■ EXERCISE:
Rewrite the records below as a JSON list of strings, one string per line, leaving out blank lines. Start with the line containing "From the employee" and continue through the end of the records.

■ LISTED RECORDS:
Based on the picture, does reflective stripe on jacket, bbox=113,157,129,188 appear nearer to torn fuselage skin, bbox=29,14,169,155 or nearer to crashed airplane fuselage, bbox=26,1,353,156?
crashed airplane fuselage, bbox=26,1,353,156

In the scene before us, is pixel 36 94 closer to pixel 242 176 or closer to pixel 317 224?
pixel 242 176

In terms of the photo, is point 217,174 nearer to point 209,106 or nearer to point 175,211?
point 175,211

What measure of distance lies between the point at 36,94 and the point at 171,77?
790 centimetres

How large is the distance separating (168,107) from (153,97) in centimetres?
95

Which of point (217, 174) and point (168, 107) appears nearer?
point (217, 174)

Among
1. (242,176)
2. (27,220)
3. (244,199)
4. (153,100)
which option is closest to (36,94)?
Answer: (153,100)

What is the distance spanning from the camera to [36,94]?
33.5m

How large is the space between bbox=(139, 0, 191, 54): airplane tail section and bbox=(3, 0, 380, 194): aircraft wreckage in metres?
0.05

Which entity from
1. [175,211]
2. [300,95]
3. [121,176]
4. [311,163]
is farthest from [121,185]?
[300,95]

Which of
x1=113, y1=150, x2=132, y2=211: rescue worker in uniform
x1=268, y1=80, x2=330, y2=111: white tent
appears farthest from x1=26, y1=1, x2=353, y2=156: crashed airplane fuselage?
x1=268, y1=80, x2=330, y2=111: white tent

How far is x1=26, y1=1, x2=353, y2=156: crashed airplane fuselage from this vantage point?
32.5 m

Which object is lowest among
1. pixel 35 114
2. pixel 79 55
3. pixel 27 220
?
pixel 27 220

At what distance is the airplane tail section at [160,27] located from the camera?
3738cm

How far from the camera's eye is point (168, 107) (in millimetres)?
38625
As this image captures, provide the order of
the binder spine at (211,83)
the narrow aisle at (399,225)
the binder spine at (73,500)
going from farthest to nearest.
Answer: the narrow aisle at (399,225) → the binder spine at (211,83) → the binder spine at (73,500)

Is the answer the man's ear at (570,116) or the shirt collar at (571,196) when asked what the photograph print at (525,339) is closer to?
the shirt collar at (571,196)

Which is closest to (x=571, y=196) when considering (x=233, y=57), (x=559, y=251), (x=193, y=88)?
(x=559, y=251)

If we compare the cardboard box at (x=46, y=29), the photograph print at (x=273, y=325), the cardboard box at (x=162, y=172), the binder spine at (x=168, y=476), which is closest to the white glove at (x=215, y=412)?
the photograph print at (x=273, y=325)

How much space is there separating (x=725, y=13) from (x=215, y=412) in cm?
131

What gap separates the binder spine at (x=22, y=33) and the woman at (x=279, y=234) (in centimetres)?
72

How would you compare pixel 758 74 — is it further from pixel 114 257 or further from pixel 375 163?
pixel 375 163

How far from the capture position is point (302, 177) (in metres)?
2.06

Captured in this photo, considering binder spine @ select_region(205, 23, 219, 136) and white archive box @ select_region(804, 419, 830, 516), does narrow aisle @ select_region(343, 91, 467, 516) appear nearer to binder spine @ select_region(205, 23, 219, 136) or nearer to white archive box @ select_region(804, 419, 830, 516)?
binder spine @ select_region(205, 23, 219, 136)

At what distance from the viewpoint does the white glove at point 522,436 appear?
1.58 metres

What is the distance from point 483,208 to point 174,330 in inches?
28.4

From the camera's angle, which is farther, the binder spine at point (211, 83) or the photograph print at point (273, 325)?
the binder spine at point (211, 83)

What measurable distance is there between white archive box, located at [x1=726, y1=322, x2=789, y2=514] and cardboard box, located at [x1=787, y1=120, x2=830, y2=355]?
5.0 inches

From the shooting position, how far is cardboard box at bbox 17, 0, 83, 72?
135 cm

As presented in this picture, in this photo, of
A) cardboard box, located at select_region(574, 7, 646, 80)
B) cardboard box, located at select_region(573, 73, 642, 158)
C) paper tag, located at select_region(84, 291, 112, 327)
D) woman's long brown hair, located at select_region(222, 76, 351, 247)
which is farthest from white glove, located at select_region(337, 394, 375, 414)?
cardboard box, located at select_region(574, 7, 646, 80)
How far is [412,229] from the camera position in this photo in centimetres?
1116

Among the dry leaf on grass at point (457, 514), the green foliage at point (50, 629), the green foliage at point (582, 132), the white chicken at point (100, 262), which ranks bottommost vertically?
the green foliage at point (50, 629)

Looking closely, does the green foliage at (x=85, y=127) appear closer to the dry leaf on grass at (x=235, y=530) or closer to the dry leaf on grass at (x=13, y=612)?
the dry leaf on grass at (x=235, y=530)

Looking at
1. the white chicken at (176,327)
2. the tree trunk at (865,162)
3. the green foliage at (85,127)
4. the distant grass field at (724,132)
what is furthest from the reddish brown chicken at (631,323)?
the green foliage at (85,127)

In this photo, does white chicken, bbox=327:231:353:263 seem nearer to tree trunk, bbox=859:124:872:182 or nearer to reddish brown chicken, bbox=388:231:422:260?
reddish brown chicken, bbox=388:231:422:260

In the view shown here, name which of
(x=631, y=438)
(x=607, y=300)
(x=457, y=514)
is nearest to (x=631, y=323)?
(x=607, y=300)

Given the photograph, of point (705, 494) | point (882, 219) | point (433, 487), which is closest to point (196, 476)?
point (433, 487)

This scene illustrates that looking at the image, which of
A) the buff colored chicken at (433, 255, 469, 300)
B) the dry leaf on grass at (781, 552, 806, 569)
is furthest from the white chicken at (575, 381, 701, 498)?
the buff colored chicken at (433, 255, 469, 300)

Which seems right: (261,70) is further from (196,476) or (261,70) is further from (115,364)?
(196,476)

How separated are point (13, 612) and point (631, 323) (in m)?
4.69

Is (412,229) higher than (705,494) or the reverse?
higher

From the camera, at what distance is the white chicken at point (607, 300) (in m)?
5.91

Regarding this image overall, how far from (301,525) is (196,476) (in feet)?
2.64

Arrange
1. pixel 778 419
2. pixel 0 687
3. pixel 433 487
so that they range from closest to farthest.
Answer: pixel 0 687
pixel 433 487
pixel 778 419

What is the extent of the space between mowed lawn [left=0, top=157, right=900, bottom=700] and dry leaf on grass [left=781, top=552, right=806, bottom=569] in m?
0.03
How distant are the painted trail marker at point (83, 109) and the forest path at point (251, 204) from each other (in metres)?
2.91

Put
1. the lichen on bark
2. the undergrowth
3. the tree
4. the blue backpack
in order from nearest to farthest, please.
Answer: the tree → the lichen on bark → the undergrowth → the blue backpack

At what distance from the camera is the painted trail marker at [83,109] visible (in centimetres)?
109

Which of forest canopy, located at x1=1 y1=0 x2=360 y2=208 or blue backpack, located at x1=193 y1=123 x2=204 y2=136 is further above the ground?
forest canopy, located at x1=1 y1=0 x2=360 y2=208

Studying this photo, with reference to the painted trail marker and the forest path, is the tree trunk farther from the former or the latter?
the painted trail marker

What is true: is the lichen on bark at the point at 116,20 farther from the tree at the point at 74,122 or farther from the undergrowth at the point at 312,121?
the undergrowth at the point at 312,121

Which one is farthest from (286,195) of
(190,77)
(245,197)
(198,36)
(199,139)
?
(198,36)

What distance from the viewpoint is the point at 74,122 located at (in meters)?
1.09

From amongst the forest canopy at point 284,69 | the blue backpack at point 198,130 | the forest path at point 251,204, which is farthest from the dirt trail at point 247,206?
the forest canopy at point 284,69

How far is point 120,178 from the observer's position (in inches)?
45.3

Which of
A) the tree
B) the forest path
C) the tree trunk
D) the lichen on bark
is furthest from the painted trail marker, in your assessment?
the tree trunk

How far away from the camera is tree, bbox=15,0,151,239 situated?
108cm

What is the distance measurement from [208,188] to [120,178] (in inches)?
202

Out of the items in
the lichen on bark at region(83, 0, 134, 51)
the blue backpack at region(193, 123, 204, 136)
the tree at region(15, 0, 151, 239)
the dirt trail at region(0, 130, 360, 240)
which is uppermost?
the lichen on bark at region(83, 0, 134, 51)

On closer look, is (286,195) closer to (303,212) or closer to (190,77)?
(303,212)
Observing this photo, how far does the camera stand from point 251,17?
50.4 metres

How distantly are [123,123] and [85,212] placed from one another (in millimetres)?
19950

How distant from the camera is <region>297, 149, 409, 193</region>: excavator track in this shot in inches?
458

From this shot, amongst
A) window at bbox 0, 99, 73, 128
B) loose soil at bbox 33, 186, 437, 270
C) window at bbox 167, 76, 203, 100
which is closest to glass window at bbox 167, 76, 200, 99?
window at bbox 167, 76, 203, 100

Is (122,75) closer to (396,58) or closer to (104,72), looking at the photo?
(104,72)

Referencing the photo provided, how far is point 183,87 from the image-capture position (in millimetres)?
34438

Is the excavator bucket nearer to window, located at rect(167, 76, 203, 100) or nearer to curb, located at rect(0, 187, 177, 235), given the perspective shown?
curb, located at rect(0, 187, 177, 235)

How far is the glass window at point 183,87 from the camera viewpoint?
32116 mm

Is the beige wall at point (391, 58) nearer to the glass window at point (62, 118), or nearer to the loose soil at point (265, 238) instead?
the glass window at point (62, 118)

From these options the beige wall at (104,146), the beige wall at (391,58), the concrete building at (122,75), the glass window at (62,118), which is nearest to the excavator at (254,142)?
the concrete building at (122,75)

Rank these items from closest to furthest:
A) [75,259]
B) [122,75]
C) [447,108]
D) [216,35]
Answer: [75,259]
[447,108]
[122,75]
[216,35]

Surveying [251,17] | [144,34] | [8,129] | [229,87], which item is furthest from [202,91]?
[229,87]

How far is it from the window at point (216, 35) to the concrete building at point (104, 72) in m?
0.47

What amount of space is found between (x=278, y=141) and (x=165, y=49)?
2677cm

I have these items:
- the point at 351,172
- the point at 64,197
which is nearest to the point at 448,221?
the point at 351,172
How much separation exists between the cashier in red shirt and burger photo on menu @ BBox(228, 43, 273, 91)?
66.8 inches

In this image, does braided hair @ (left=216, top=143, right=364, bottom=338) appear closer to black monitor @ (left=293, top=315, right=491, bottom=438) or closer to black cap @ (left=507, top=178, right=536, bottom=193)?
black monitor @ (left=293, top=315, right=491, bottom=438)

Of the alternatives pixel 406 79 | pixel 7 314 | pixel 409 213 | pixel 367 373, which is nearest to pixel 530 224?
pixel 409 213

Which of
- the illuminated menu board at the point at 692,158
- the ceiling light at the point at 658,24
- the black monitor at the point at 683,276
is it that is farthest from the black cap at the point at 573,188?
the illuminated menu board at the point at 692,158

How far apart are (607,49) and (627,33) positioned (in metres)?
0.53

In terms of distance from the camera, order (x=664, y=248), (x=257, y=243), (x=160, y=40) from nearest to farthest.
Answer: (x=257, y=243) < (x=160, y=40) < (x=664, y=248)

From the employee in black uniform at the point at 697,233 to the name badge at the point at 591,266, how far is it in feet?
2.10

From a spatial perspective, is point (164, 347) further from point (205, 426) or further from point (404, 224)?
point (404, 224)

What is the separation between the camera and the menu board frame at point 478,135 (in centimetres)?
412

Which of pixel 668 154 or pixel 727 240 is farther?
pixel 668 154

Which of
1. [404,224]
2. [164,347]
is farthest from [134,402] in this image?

■ WRITTEN ANSWER:
[
  "From the employee in black uniform at the point at 697,233 to the name badge at the point at 591,266, how far is it in feet?",
  "2.10",
  "From a spatial perspective, is point (164, 347) further from point (205, 426) or further from point (404, 224)?",
  "point (404, 224)",
  "What is the separation between the camera and the menu board frame at point 478,135 (in centimetres)?",
  "412",
  "Which of pixel 668 154 or pixel 727 240 is farther?",
  "pixel 668 154",
  "Which of",
  "1. [404,224]",
  "2. [164,347]",
  "is farthest from [134,402] in this image?"
]